Here I’m going to list twelve easy ways to run LLMs locally, and discuss which ones are best for you.
Large language models (LLMs) like ChatGPT, Google Bard, and many others can be very helpful. But, if you would like to play with the technology on your own, or if you care about privacy and would like to chat with AI without the data ever leaving your own hardware — running LLMs locally can be a great idea. It’s surprisingly easy to get started, and there are many options available.
Here I’m going to list twelve easy ways to run LLMs locally, and discuss which ones are best for you.
Firstly, there is no single right answer for which tool you should pick. I found that there’s a few aspects of differentiation between these tools, and you can decide which aspect you care about.

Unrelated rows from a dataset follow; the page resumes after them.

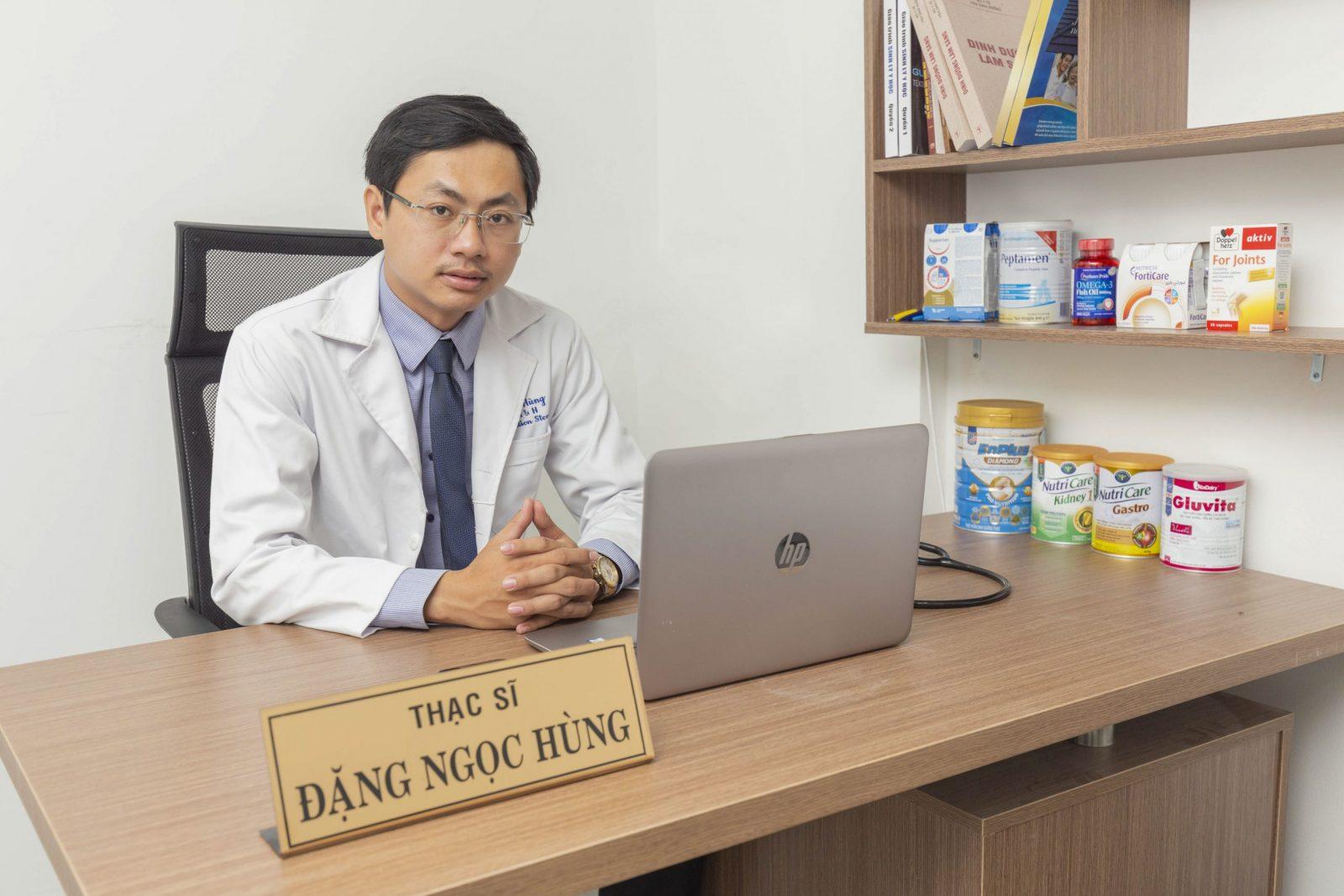 Ths. Đặng Ngọc Hùng - Chuyên gia dinh dưỡng tại H&H Nutrition
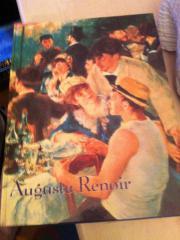 Bildband - Renoir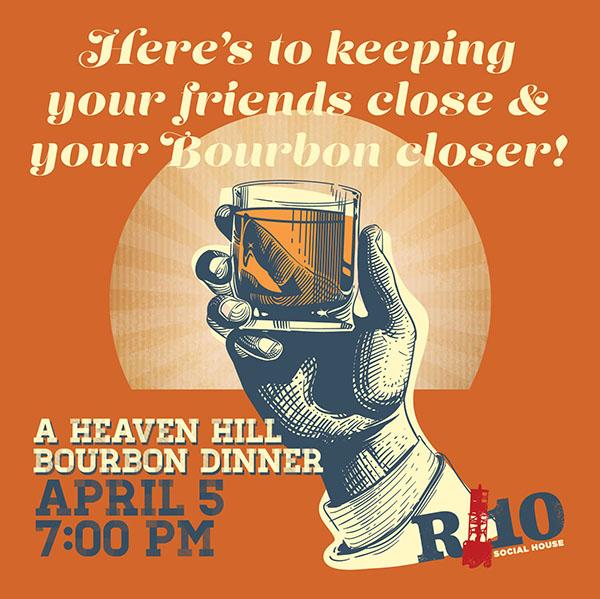 R10_Bourbon2017_Card_03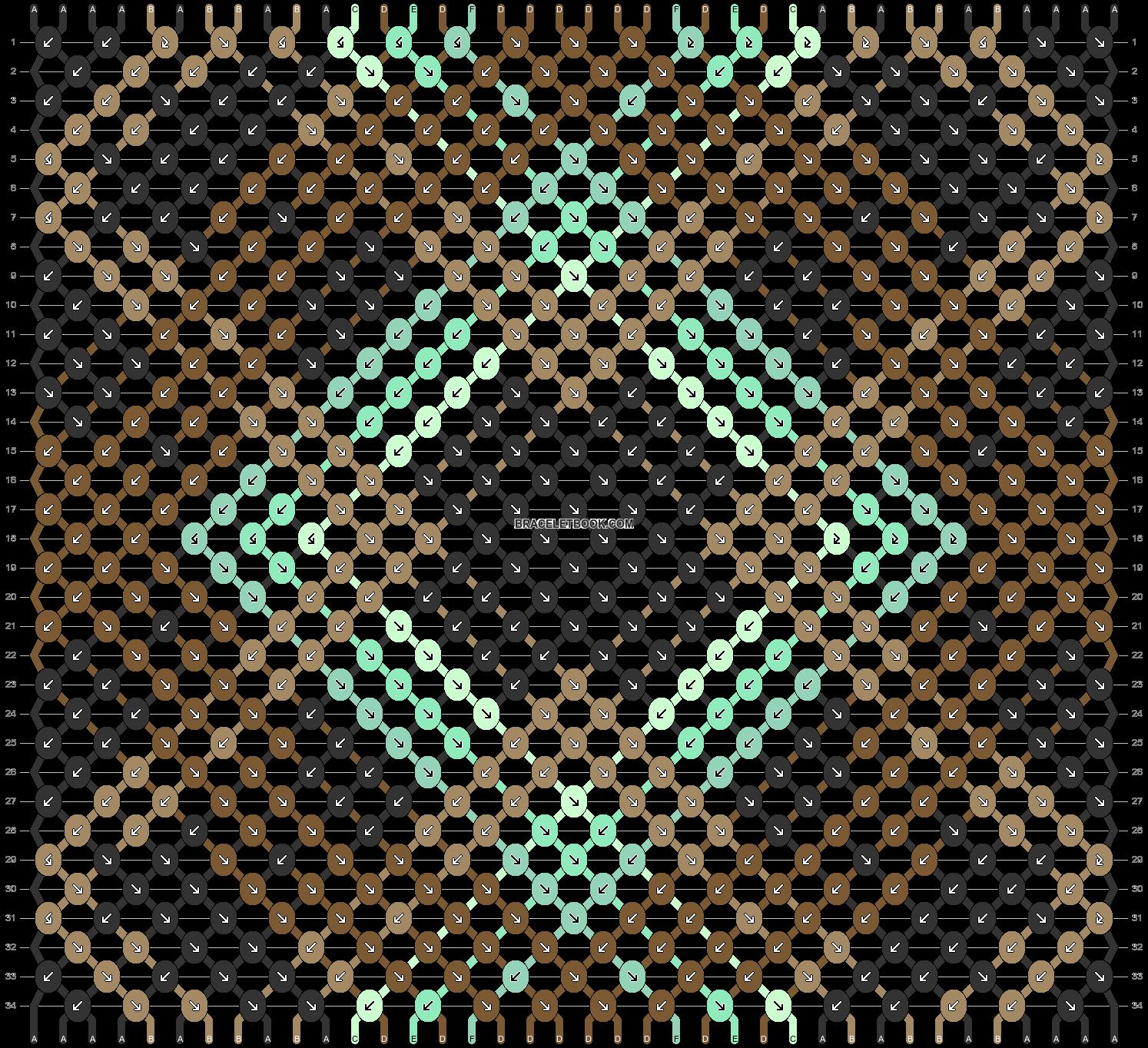 Normal pattern #26416 variation #9062 pattern
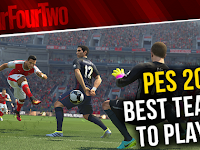 Update Daftar Klub Terbaik di PES 2017 Attacking and Defensive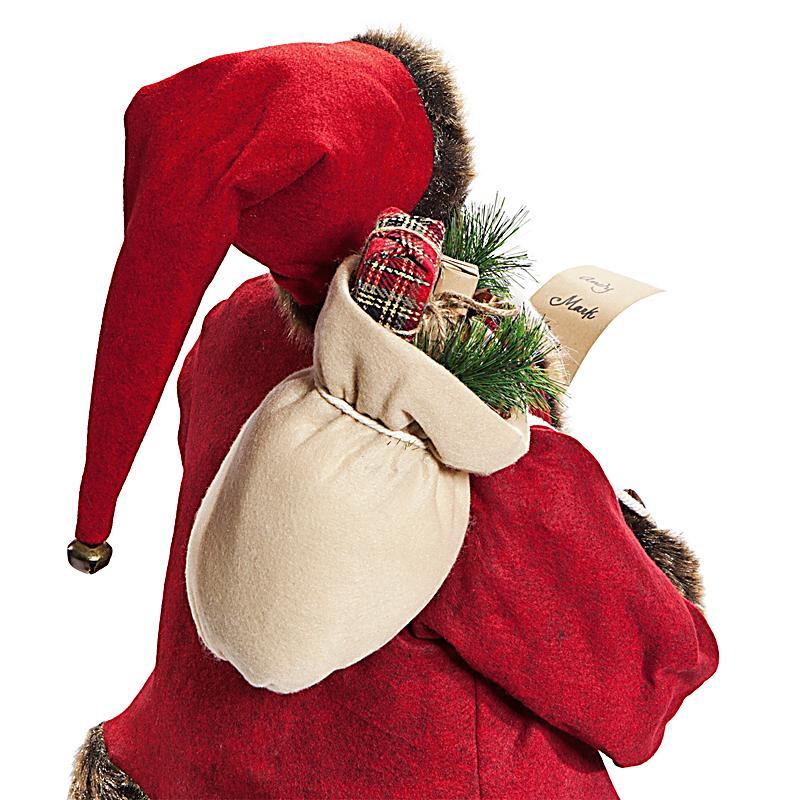 deko weihnachtsmann 120 cm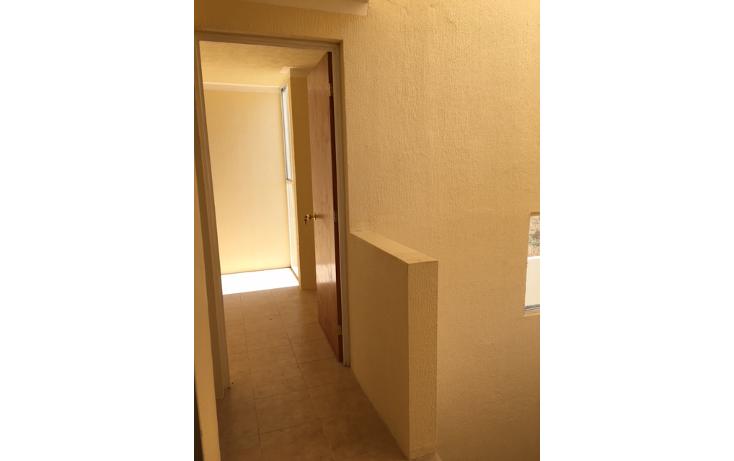 Foto de casa en venta en  , san andrés ahuashuatepec, tzompantepec, tlaxcala, 2020054 No. 10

To find the right tool for you consider these questions:
Here is a summary graphic comparing the different tools. I did some star ratings based on my quick and subjective experience – I hope it’s helpful for your comparison. For ease of reference, I also included the number of GitHub stars the project has, if it is open source:
Ollama is an extremely simple, command-line based tool to run LLMs. It’s very easy to get started, and can be used to build AI applications. As of this writing, it only supports Mac and Linux, and not Windows.
Streaming speed is fast, and set up is probably the easiest I’ve seen. You simply download and install from their website. To run any model, you type the following command into your CLI –
ollama run [model name]
You can then start chatting directly within the command line.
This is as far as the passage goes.